Along with publishing The Intention Experiment, McTaggart also teamed up with top scientists of our time, including physicist Fritz-Albert Popp of the International Institute of Biophysics and Dr. Gary Schwartz, professor of psychology, medicine, and neurology at the University of Arizona, to create a global “mind-over-matter” experiment. Through to the end of this year, tens of thousands of volunteers from around the world are currently participating in a series experiments on mind intention and science, making it the largest study of its kind in history.

The art of intention
Intention in its highest form is often attributed to performance in sports. At any level, athletes are regularly coached into mental “rehearsals or “practices” as a means to improve their performance. Indeed, mental training is often considered the element that separates the elite athlete from the amateur. Soccer players on national teams, for example, are more likely to use imagery than those at the provincial or local levels; and virtually all Olympic athletes use mental imagery of some sort to achieve their near super-human feats.

But when it comes to seeing the extent to how much intention has marked the success of an individual’s achievements, Muhammad Ali is a prime example.

“Ali was a master of intention,” states McTaggart. “He developed a set of mental skills, which heightened his performance in the ring. Before a fight, Ali used every self-motivational technique: affirmation; visualization; mental rehearsal; self-confirmation; and perhaps the most powerful epigram of personal worth ever uttered: I am the greatest.

The latest evidence in neuroscience concurs. An important instrument in brain research, the electroencephalogram (EEG), has shown that the electrical activity produced by the brain is the same whether thinking about doing something or actually doing it. Based on this research, one school of thought in the scientific community proposes that by mentally rehearsing through an event creates the neural patterns necessary for the real thing.

The “Dual-code” theory, first advanced by Allan Paivio of the University of Western Ontario, is another neuroscience theory which posits that the brain processes verbal and non-verbal information at the same time, but along distinct channels.

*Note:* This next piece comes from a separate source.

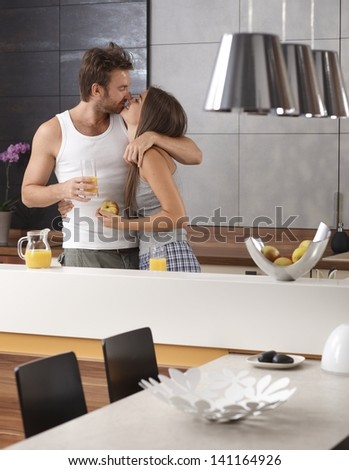 Young loving couple kissing in the kitchen in the morning, having breakfast. - stock photo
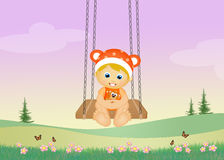 Blonde child on swing Stock Image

This means that information sent to the brain – both imagined and real - is then organized as knowledge that can be “acted upon, stored, and retrieved for subsequent use.” (source: wikipedia)

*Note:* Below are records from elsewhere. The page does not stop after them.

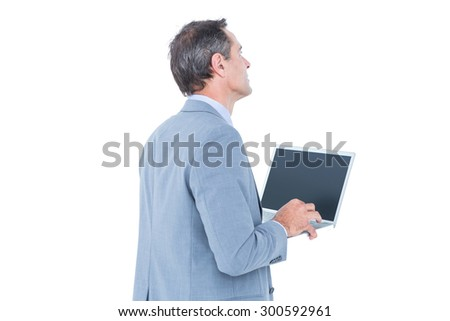 excited cheering businessman sitting using his laptop against a white screen - stock photo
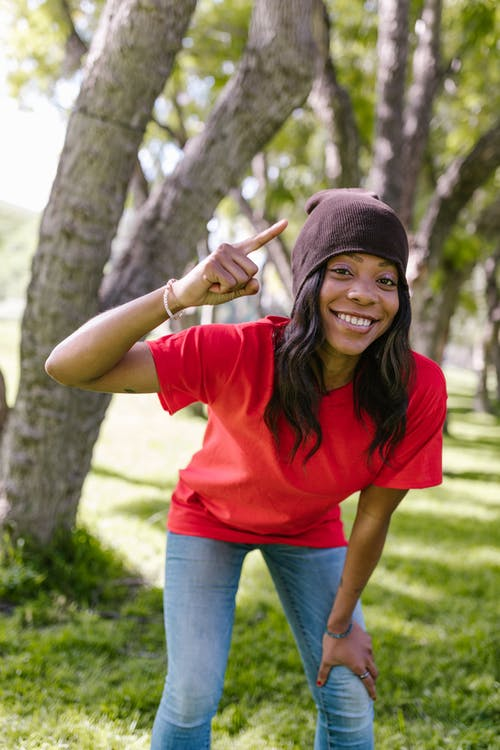 Smiling Woman in Red T-shirt and Blue Denim Jeans Holding Brown Stick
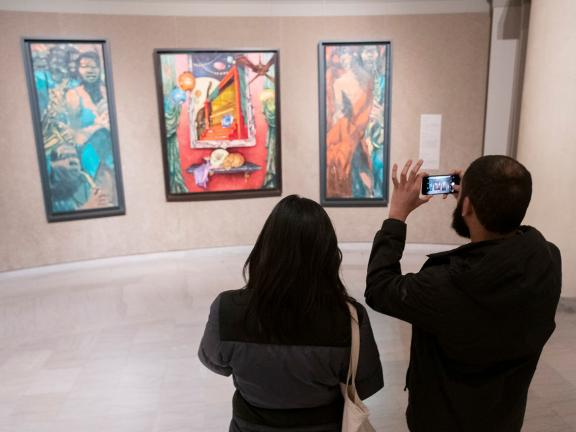 Two visitors looking at three paintings hanging in rotunda gallery
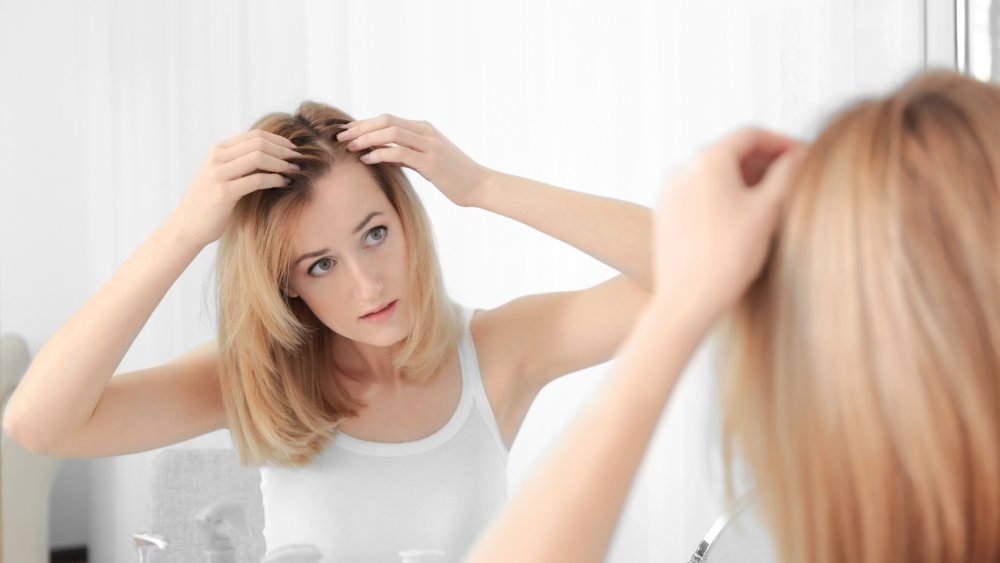 woman examining hairline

Mental practise has therefore been shown to be just as effective as physical practice, and Paivio’s model is often employed to help athletes with their mental training.

According to scientific evidence, the most successful use of intention is the “mental trial run.” One example of this is when athletes break down each part of their performance into a number of different components and work on improving specific aspects within each component. The intention behind this technique is to concentrate on the most difficult moments of one’s performance, working out effective coping strategies in the face of adversity.

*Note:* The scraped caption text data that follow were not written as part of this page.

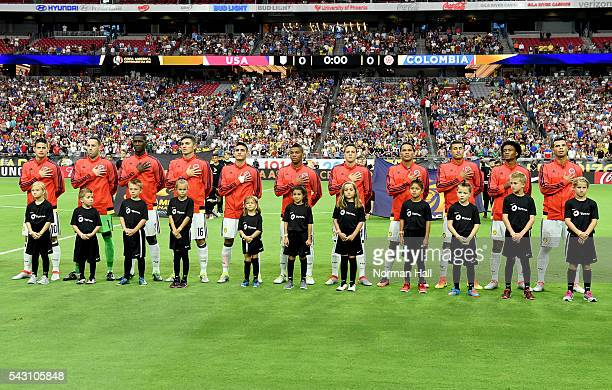 Players of Colombia sing their national anthem prior to a third place match between United States and Colombia at University of Phoenix Stadium as...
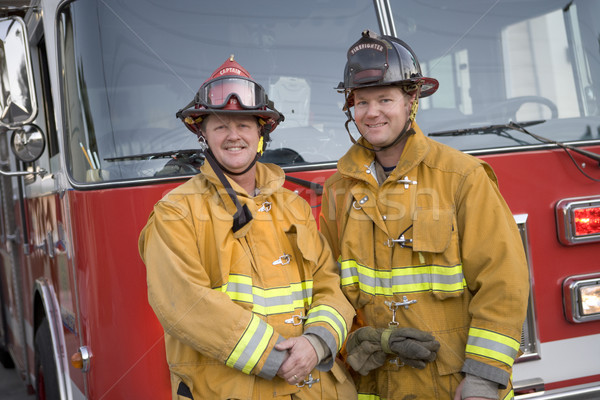 Portrait of two firefighters by a fire engine Stock photo © monkey_business
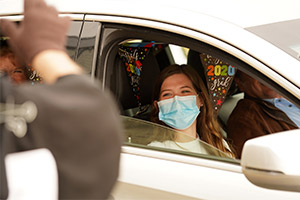 Senior Gina Marie Occhipinti takes in the festivities during a drive-thru Senior Day celebration at St. Anthony's High School in South Huntington, N.Y. May 8, 2020, amid the COVID-19 pandemic. (CNS photo/Gregory A. Shemitz, Long Island Catholic)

As McTaggart writes, “Like Muhammad Ali, star athletes learn how to block out images representing doubt. If an image of difficulty or loss pops into their heads, they become extremely adept at changing the internal movie, quickly editing the scene to imagine success. They engage all their senses in their mental rehearsal. They hear it, feel it, smell it and taste it… The most important intention of all is to rehearse the victory, which appears to help secure it.”

How can simply thinking about a future performance actually affect the outcome of the event?
Electromyography (EMG) has benefited science by showing how our brains send instruction to our bodies through electrical impulse sent to specific muscles. So far, as scientists have learned, neurotransmitters that signal to the muscles along a particular pathway are stimulated by either an action or a thought, and the chemicals that have been produced remain there for a short period.

We therefore tend to become better at certain tasks because the electric signaling for it has been forged. “It’s not unlike a train track laid down through wild country,” states McTaggart. “Future performances improve because your brain already knows the route by following the track.”